Despite the enormous amount written about Lincoln and race, surprisingly little attention has been paid to his interactions with blacks. Reynolds argues that only by examining his “personal interchange with black people” can “we see the complete falsity of the charges of innate racism that some have levelled at him.” Lincoln’s “personal bonding with African-Americans such as Frederick Douglass, Martin Delany, Sojourner Truth, and Elizabeth Keckly,” Reynolds writes, “reflected the genuine humanity behind his anti-slavery activism.” In Springfield he had resided in an ethnically and racially mixed neighborhood, treated black servants cordially and respectfully, represented black legal clients like his barber and friend William Florville, and knew black activists who served as conductors on the underground railroad, like his near-neighbor Jameson Jenkins and his bootmaker, William K. Donovan.
Because Lincoln was so deeply devoted to the principles of the Declaration of Independence, his well-honed logic impelled him to pursue what Reynolds calls a “long-term goal of citizenship for black people.” Those efforts culminated in his last public address, given two days after Robert E. Lee’s surrender in April 1865. He openly supported black voting rights for the first time, a reform that he had been promoting behind the scenes in Louisiana.

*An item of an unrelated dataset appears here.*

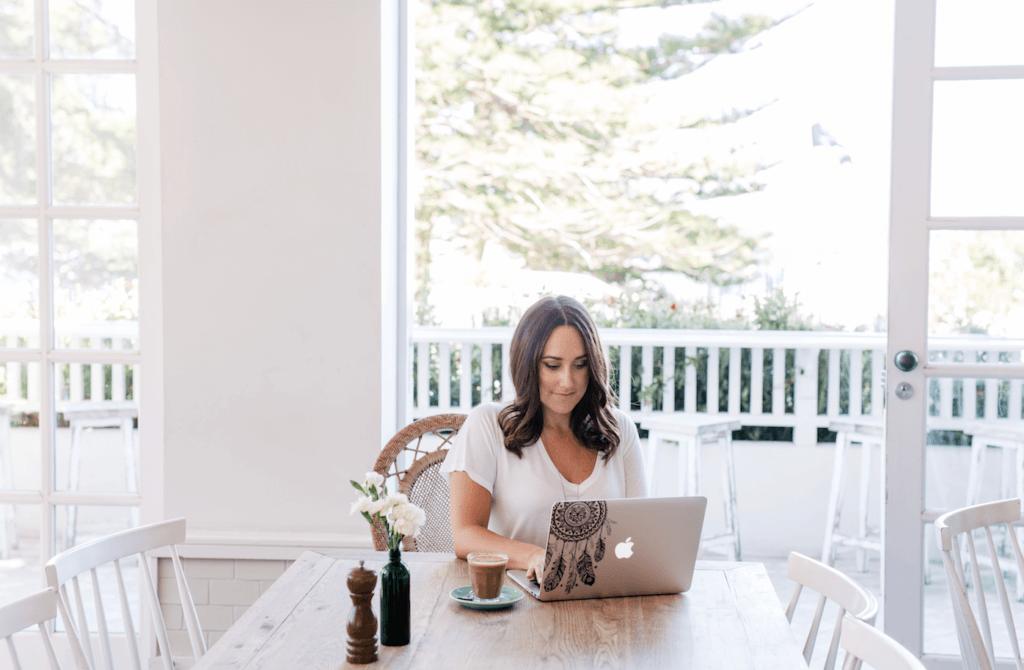 Cassie Mendoza-Jones working on her laptop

This speech enraged John Wilkes Booth, who was in the audience that day. “That means nigger citizenship. Now by God I’ll put him through!” the actor told his companions. “That is the last speech he will ever make.” Three days later at Ford’s Theatre, Booth carried out his threat, making Lincoln in effect a martyr to black citizenship rights, as much as Martin Luther King, Jr., and the others who were murdered during the civil rights revolution of the 20th century.

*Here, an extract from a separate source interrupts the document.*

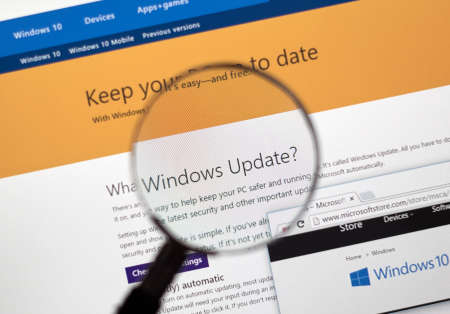 microsoft: MONTREAL, CANADA - FEBRUARY, 2016 - Microsoft Update on the web under magnifying glass.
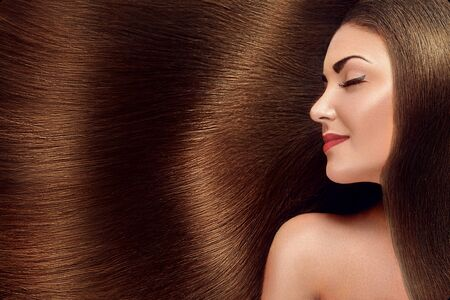 Beautiful Hair. Beauty woman with luxurious long hair as background. Beauty Model Girl with Healthy brown Hair. Pretty female with long smooth shiny straight hair. Hairstyle. Keratin straightening. 写真素材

Reynolds’s book has many other strengths, including a sensitive analysis of Lincoln’s taste in literature, music, and humor. He emphasizes heavily the significance of the president’s fondness for the writings of journalist David Ross Locke, “a one-person battering ram against racial prejudice.” Locke invented the satirical character Petroleum V. Nasby, a bibulous Democrat whose over-the-top anti-black rants tickled Lincoln’s funny bone. His “enjoyment of Locke’s humor reveals that below his veil of moderation and caution lay a radically progressive self,” Reynolds concludes.
The author is at his best in analyzing the public rather than the private Lincoln. His characterization of Lincoln’s youth as happy is widely off the mark, based mainly on the reminiscence of one friend and contradicting the testimony of innumerable others. That flaw is especially evident in Reynolds’s depiction of Lincoln’s father, Thomas, as a positive force shaping Lincoln’s character. In fact, Thomas was someone young Abe determined not to emulate. His indolence, lack of ambition, and disdain for education put him at odds with his smart, ambitious, intellectually curious, and enterprising son who loved to read, and resented his father for yanking him out of school to rent him to neighbors as a laborer. His father, Lincoln said, “never did more in the way of writing than to bunglingly sign his own name.”
Reynolds similarly paints far too rosy a portrait of Mary Todd Lincoln, who belittled her husband, physically abused him, humiliated him, nagged him, and made his domestic life “a burning, scorching hell,” as “terrible as death and as gloomy as the grave,” according to his law partner of 16 years, William Herndon. A close friend, Orville H. Browning, recalled that Lincoln “several times told me there [in the White House] that he was constantly under great apprehension lest his wife should do something which would bring him into disgrace.” She did so by accepting bribes and kickbacks, padding expense accounts and payrolls, extorting favors and money, peddling influence as well as state secrets, overspending on White House redecorating, and consorting with disreputable characters.
Despite those glitches, David Reynolds’s Abe is an invaluable addition to the Lincoln literature, ably supplementing more traditional biographies.